For centuries, hallucinogens, also known as psychedelics, have been used by people in many cultures for religious rituals and recreation as well as by artists to spark creativity.
Kenneth Faunce, a WSU history clinical assistant professor who teaches classes on drugs and its history, said hallucinogens are a class of drugs that can cause hallucinations or sensations and images that seem real although they are not.
Experiences while under the influence of hallucinogens are commonly referred to as “trips,” he said. Trips can begin within 20 to 90 minutes of ingesting a hallucinogen and last for about six to 12 hours.
Faunce said the most remarkable potential benefit of hallucinogens is an “ego death.” This is an experience where people lose their sense of self-identity and, as a result, can relieve themselves of concerns like fear of death, addiction and anxiety.

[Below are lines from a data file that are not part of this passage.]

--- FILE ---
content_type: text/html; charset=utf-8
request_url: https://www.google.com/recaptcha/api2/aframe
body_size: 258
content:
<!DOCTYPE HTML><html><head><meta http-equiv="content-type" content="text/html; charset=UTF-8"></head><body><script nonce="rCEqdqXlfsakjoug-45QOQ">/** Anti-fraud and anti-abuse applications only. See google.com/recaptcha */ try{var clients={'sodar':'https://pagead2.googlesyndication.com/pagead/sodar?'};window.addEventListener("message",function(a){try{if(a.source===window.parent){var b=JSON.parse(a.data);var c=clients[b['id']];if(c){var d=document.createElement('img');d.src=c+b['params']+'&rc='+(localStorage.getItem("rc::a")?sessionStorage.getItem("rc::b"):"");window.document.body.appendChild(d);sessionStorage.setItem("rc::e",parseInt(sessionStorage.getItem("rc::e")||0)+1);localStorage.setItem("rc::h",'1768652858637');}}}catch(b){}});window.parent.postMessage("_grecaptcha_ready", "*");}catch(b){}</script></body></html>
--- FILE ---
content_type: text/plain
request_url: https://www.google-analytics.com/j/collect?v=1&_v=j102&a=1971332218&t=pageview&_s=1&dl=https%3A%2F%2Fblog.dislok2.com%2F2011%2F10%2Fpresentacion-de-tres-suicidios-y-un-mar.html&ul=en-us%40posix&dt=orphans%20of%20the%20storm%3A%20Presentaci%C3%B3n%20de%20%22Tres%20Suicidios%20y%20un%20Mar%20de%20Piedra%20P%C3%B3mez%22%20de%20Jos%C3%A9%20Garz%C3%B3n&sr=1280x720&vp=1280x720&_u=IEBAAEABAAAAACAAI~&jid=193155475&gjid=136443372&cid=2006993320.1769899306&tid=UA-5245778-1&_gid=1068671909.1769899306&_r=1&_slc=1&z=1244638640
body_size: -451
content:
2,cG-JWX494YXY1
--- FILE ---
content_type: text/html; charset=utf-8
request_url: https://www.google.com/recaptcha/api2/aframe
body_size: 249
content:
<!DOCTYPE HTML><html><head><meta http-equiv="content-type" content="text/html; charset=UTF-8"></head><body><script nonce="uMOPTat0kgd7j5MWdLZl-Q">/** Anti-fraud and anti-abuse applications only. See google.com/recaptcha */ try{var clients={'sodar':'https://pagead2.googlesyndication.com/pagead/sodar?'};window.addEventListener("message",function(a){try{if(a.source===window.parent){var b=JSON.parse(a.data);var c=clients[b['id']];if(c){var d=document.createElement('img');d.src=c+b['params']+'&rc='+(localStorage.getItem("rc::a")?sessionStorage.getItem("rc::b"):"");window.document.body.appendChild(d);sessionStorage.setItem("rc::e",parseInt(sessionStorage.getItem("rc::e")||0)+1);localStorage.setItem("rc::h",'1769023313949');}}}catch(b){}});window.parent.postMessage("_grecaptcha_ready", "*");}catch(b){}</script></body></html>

“In the past a lot of psychedelics was used in religious ceremonies,” he said. “It was considered opening your mind up for enlightenment and opening your mind up to visions from the spirits or the gods.”
He said although hallucinogens remain illegal, they are being used in guided ceremonies, also called sessions, and are happening across the country.
“The Native American church is allowed to use psychedelics because it’s considered part of a religious practice but only if you are a true member,” said Faunce.
Government agencies like the CIA used synthetic hallucinogens to experiment with it for mind control, he said. The agencies thought if they dosed people with LSD, it would make them more pliable to answer questions or follow commands.
Faunce said Project MK-Ultra was a top-secret CIA project in which the agency conducted hundreds of experiments to assess the potential use of LSD and other drugs for mind control, information gathering and psychological torture.
People who have mental or emotional issues might try hallucinogens to alter their state of mind, Faunce said. Research has been conducted on hallucinogens to see whether they can be used as a form of therapy for some individuals.
Matthew, whose name has been changed for his protection, said he has used “shrooms,” which are also known as magic mushrooms or psychedelic mushrooms.
“You have a three-hour long moment of profound clarity, where everything you don’t know about yourself, and that you don’t know about the world around you suddenly become perfectly clear,” Matthew said.
Faunce said a bad hallucinogenic experience can result in a lost sense of reality and even long-term psychological trauma in very rare situations. This can happen in people using other drugs or with a history of mental health issues.
He said the stigmatization of psychedelics has lessened over time, but it still very much persists.
“I think the science and the eroding of the cultural stigma of psychedelics goes hand in hand,” Faunce said.